Reproduce every line of text in the records below word for word, leaving the pictures out of your answer.
··· Dataset excerpts ···
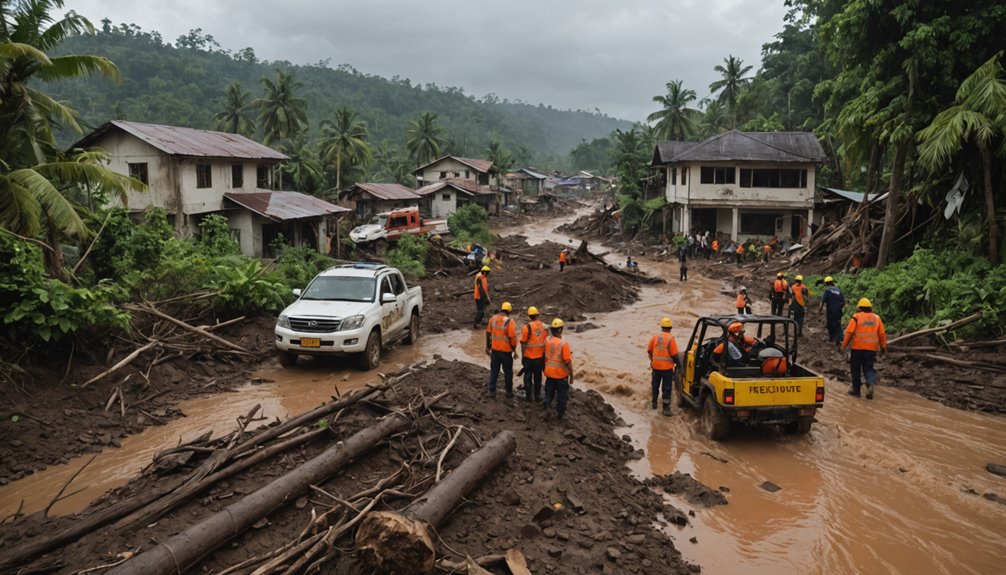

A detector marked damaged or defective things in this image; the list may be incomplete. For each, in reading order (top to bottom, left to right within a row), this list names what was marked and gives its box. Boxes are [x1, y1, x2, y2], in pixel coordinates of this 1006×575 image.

rusty corrugated metal roof [73, 121, 287, 160]
rusty corrugated metal roof [222, 192, 348, 221]
rusty corrugated metal roof [350, 184, 420, 203]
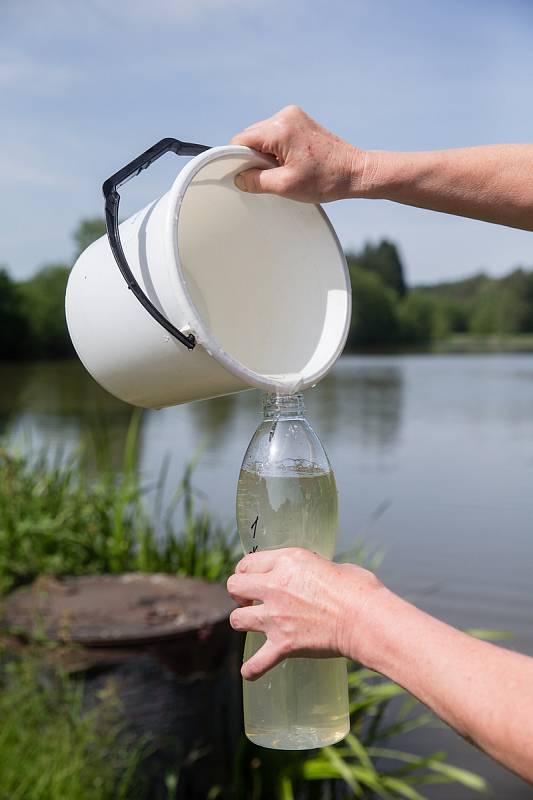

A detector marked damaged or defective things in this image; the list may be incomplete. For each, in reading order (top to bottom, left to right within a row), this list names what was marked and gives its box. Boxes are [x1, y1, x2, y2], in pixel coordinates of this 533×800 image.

rusty metal lid [2, 572, 235, 648]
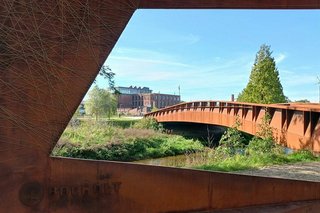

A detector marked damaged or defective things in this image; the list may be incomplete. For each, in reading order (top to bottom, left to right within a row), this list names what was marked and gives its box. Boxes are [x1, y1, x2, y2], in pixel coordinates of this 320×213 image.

rusty steel frame [146, 100, 320, 152]
rusty steel bridge [146, 100, 320, 152]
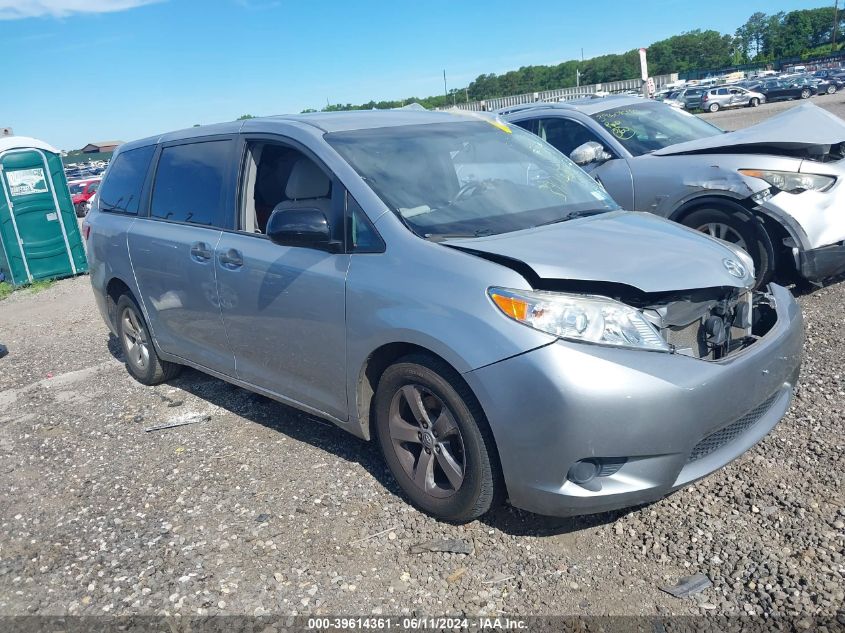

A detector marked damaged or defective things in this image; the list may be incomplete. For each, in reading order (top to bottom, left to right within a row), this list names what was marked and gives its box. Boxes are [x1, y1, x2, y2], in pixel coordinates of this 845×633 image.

crumpled hood [652, 102, 844, 156]
damaged white car [504, 97, 844, 286]
crumpled hood [448, 211, 752, 292]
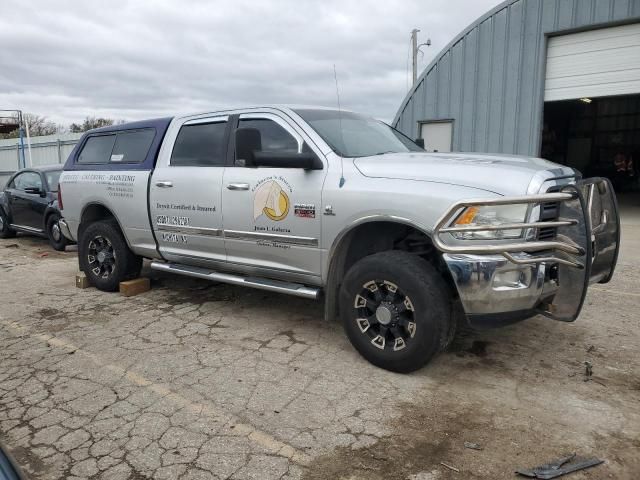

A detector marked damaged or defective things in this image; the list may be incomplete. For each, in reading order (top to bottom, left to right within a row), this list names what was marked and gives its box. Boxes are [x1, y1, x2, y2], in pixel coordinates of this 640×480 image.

cracked pavement [0, 225, 636, 480]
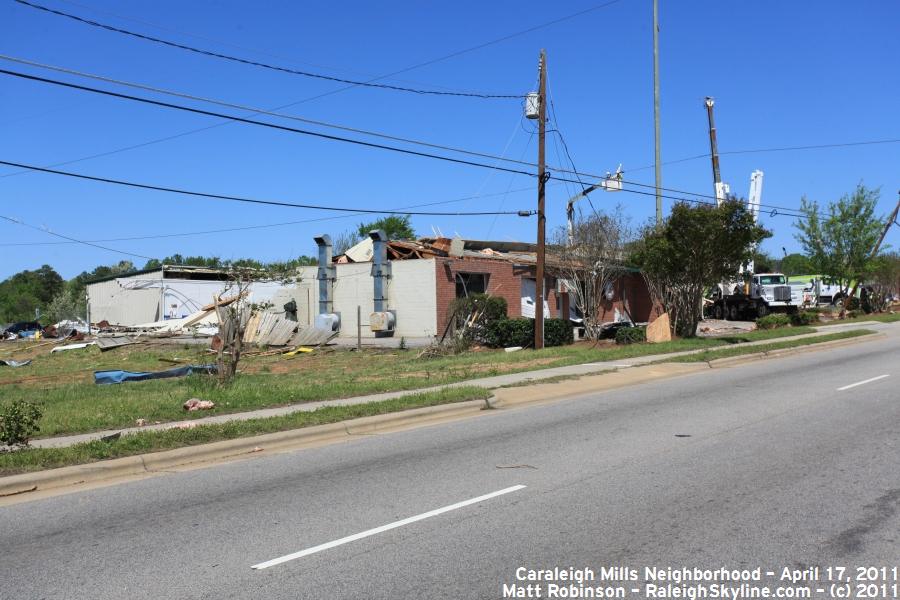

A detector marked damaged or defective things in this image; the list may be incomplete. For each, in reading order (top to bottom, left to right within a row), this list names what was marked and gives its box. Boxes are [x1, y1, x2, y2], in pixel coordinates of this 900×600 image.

broken window [454, 274, 488, 298]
···
Final result.
A detector marked damaged or defective things in this image; the list may be incomplete. For each, in reading order (top to bottom, left to right within a row), this list names what was marked and gives its box. Boxes are [x1, y1, x2, y2], in pixel coordinates of this 1006×575 image.

rusty corrugated metal roof [73, 121, 287, 160]
rusty corrugated metal roof [222, 192, 348, 221]
rusty corrugated metal roof [350, 184, 420, 203]

A detector marked damaged or defective things in this image; the list may be incomplete. For each, in reading order (top to bottom, left to right within a row), this list names what was marked and gives its box. Boxes are [x1, y1, x2, y2], in pixel coordinates of this 533×800 image.

rusty metal lid [2, 572, 235, 648]

A detector marked damaged or defective things in this image; the list may be incomplete. For each, in reading order (top to bottom, left to right within a row), this list names what was marked and gives its box. Boxes are [x1, y1, x2, y2], in pixel coordinates of this 320×213 image.

rusty steel frame [146, 100, 320, 152]
rusty steel bridge [146, 100, 320, 152]

A detector marked damaged or defective things in this image; the list may be incomplete. For each, in reading order (top to bottom, left to right within a row), this list names what was marked and gives its box. Boxes are [x1, y1, x2, y2], in pixel coordinates of this 845×633 image.

crumpled hood [652, 102, 844, 156]
damaged white car [504, 97, 844, 286]
crumpled hood [448, 211, 752, 292]

A detector marked damaged or defective things in this image; the list may be incomplete. For each, in reading order (top to bottom, left to right within a row), this list names what was marked and gives its box. Boxes are [x1, y1, x2, y2], in pixel coordinates of this 640×480 image.

cracked pavement [0, 225, 636, 480]

A detector marked damaged or defective things in this image; the list may be incomplete. For each, in reading order (top to bottom, left to right within a row), this list names what was marked and gives its box. Boxes are [x1, y1, x2, y2], in pixel coordinates of this 900×600 image.

broken window [454, 274, 488, 298]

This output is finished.